From the observation, astronomers can see that there’s a magnetic field similar to our own even though the galaxy in question is around five billion years younger. This proves that galactic magnetic fields form early on in a galaxy’s existence and remain pretty stable throughout. Dr. Sui Ann Mao is an astronomer and Minerva Research Group leader at the Max Planck Institute for Radio Astronomy and lead author of the paper. “This find is exciting. It is now the record holder of the most distant galaxy for which we have this magnetic field information,” says Mao.
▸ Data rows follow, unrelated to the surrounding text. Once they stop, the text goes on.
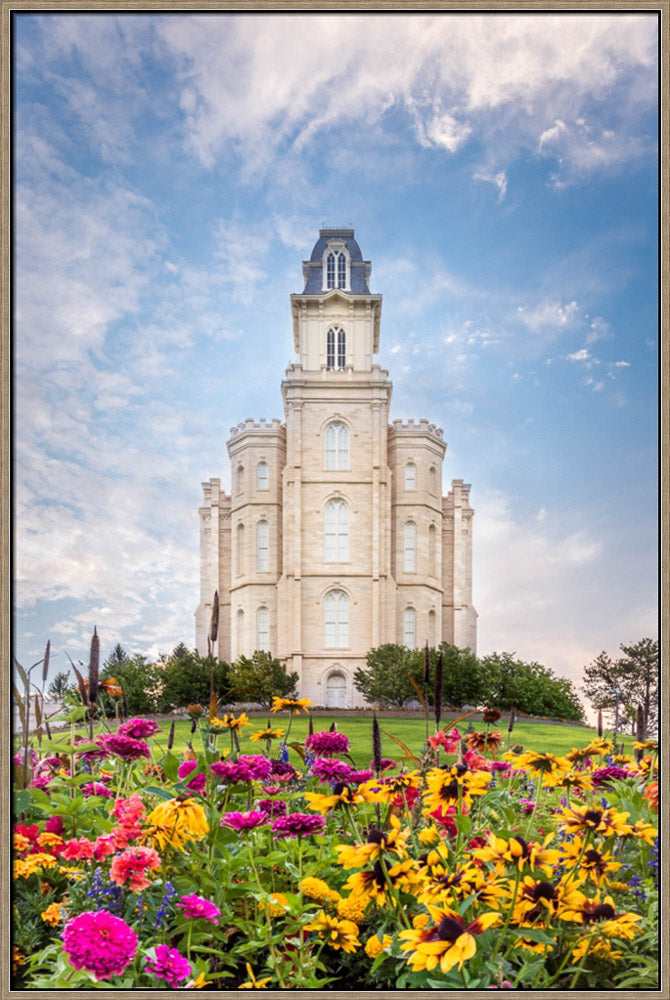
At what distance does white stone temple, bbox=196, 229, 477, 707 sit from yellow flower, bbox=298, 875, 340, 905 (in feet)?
70.1

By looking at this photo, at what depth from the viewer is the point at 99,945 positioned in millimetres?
1474

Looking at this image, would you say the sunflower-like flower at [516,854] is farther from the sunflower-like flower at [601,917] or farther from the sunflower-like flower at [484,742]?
the sunflower-like flower at [484,742]

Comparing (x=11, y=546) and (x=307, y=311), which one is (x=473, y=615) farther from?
(x=11, y=546)

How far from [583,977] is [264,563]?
22.5 meters

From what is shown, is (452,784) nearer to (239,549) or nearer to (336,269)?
(239,549)

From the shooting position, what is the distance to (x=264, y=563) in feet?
79.7

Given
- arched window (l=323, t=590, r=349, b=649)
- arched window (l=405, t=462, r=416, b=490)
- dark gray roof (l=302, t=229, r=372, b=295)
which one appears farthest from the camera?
dark gray roof (l=302, t=229, r=372, b=295)

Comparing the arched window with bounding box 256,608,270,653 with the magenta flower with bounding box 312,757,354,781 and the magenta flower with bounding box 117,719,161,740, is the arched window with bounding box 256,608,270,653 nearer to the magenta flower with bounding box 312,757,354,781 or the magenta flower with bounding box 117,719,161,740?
the magenta flower with bounding box 117,719,161,740

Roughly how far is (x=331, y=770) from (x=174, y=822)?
0.55 metres

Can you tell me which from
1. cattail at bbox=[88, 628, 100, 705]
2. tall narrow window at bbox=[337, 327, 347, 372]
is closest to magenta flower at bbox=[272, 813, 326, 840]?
cattail at bbox=[88, 628, 100, 705]

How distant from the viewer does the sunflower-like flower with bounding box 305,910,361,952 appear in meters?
1.98

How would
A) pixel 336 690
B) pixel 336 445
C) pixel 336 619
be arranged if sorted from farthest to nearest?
pixel 336 445 → pixel 336 619 → pixel 336 690

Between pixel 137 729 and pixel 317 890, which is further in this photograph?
pixel 137 729

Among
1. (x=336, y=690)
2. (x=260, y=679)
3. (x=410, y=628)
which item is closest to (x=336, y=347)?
(x=410, y=628)
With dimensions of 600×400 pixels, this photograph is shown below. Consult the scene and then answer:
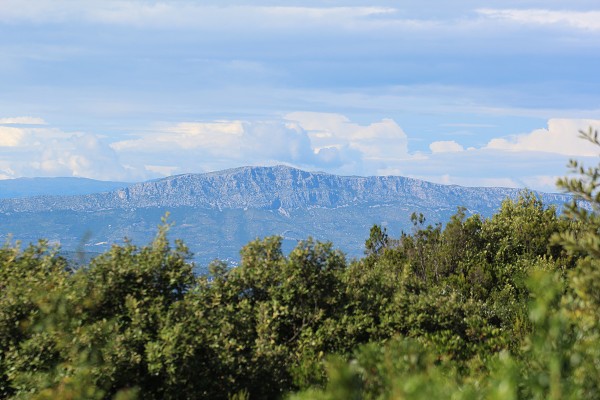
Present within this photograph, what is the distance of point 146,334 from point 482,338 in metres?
8.00

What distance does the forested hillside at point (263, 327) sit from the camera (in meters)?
8.05

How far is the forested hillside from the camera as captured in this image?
8047 millimetres

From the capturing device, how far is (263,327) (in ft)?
44.4

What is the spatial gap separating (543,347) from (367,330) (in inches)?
344

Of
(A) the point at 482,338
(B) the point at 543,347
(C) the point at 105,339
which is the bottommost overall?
(A) the point at 482,338

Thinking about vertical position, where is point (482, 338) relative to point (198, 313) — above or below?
below

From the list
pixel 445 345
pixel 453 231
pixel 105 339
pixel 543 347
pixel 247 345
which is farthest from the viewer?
pixel 453 231

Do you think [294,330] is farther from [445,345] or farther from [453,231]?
[453,231]

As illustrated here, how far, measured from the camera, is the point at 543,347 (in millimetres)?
6352

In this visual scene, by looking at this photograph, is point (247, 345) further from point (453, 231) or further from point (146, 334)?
point (453, 231)

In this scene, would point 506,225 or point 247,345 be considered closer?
point 247,345

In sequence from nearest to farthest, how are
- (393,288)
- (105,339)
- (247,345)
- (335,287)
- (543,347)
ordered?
1. (543,347)
2. (105,339)
3. (247,345)
4. (335,287)
5. (393,288)

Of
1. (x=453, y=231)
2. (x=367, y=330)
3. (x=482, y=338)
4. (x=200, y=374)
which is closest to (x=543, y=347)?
(x=200, y=374)

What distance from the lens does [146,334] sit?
37.8 ft
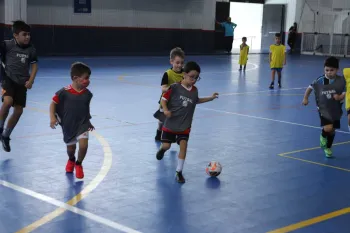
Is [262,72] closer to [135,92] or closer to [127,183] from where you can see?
[135,92]

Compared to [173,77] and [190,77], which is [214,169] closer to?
[190,77]

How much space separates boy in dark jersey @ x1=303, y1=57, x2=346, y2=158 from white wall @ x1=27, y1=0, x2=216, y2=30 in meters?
21.5

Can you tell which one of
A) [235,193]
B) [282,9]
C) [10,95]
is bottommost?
[235,193]

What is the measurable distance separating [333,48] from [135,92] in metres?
23.5

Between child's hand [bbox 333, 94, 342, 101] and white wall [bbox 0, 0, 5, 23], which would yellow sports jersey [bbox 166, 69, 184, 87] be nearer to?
child's hand [bbox 333, 94, 342, 101]

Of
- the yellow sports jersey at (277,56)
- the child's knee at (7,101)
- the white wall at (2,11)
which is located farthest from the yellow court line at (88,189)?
the white wall at (2,11)

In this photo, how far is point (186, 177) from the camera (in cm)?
673

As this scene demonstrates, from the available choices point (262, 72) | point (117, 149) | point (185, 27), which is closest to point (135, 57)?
point (185, 27)

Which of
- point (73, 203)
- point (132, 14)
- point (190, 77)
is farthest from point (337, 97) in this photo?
point (132, 14)

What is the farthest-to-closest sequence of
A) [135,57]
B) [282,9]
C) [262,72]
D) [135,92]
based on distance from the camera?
[282,9] → [135,57] → [262,72] → [135,92]

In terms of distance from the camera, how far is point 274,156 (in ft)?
26.0

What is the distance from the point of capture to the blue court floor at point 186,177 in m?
5.13

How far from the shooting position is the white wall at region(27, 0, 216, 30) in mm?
27281

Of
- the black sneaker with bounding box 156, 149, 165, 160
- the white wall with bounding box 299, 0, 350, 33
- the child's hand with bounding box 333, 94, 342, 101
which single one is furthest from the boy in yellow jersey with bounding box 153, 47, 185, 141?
the white wall with bounding box 299, 0, 350, 33
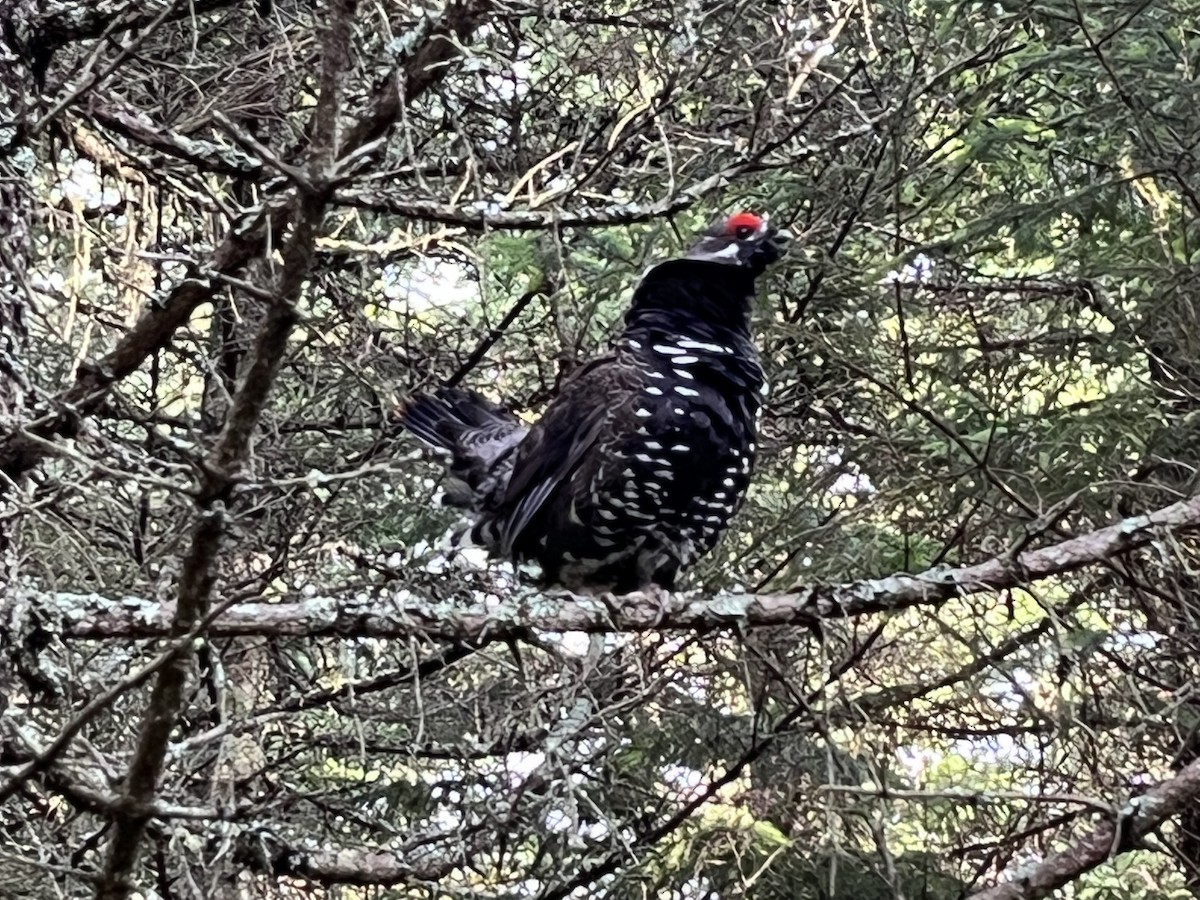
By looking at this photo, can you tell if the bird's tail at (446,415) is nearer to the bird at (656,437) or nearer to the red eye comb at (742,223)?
the bird at (656,437)

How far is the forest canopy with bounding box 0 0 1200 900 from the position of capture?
3.45m

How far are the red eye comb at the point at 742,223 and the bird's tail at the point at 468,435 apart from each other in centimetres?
117

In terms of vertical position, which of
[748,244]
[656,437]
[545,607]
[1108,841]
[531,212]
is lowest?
[1108,841]

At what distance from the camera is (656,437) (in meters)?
4.51

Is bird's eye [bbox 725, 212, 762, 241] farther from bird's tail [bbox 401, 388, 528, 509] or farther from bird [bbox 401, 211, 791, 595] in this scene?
bird's tail [bbox 401, 388, 528, 509]

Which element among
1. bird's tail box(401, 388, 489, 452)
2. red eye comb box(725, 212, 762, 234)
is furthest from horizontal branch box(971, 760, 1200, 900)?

Galaxies’ magnetic fields are so much weaker than the Earth’s. One theory behind this is that a young galaxy starts with a weak magnetic field that gradually becomes stronger over time. “Magnetism is generated very early in a galaxy’s life by natural processes, and thus that almost every heavenly body is magnetic,” says Professor Bryan Gaensler, Dunlap Institute for Astronomy & Astrophysics, University of Toronto, and co-author of the paper.


In order to understand magnetism we first need to understand the Universe, says Gaensler. Various observations are required in order to get a true picture of the evolution of galactic magnetic fields. The problem is that these observations are difficult to make and astronomers have to rely heavily on detecting the magnetic fingerprint the field leaves on light as it passes through and is an effect known as Faraday Rotation.

The team made their observation using the Karl G. Jansky Very Large Array radio telescope in the New Mexico desert. “Nobody knows where cosmic magnetism comes from or how it was generated,” said Gaensler. “But now, we have obtained a major clue needed for solving this mystery, by extracting the fossil record of magnetism in a galaxy billions of years before the present day.”